Assuming the economy continues to grow and CPI remains above target, a modest increase in rates will help stabilise longer term inflation expectations. If we are wrong and rates do not rise this year, the most likely reason will be that growth has disappointed.
NOT BEFORE THE END OF 2011
Jeremy Batstone-Carr, director of private client research – Charles Stanley
When financial market historians look back they may discover that UK inflationary pressure peaked over the first quarter of 2011 as the full weight of the VAT hike conspired with rising commodity and energy prices to drive the year on year rate of inflation to 4.0% (double the target rate) in January.
Remember that the reversal of the VAT cut, in January 2010 only impacted on reported inflation over a number of months. It remains to be seen whether that happens this time.

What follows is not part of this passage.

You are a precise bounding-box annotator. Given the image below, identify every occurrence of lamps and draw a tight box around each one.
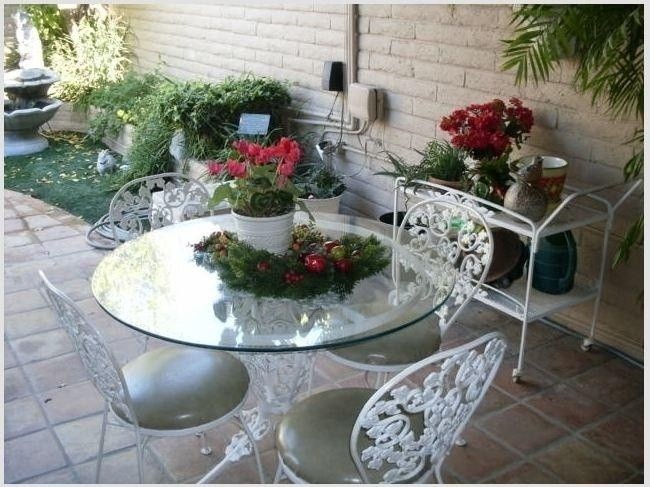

While we expect inflation hawks to leap on the number as confirmation that the Bank of England is hopelessly “behind the curve” we are more sanguine.
The February Quarterly Inflation Report explains the Bank’s position in detail, specifically its view that it believes that inflationary pressure although elevated now, should prove transient and that the annualising out of the VAT hike in January 2012 should bring domestic inflation closer to its medium-term target.
Critically, we do not see wage growth accelerating and domestic unemployment is high, indicating a fair degree of slack.
Although one might fret about the apparent increase in the number of inflation “hawks” on the Bank’s Monetary Policy Committee we suspect that the majority will choose to “hold their noses.” If the Bank can withstand prevailing pressures then ultra-easy monetary policy will remain in place throughout 2011. Also, the UK’s aggressive fiscal squeeze calls for a monetary policy offset, in our view.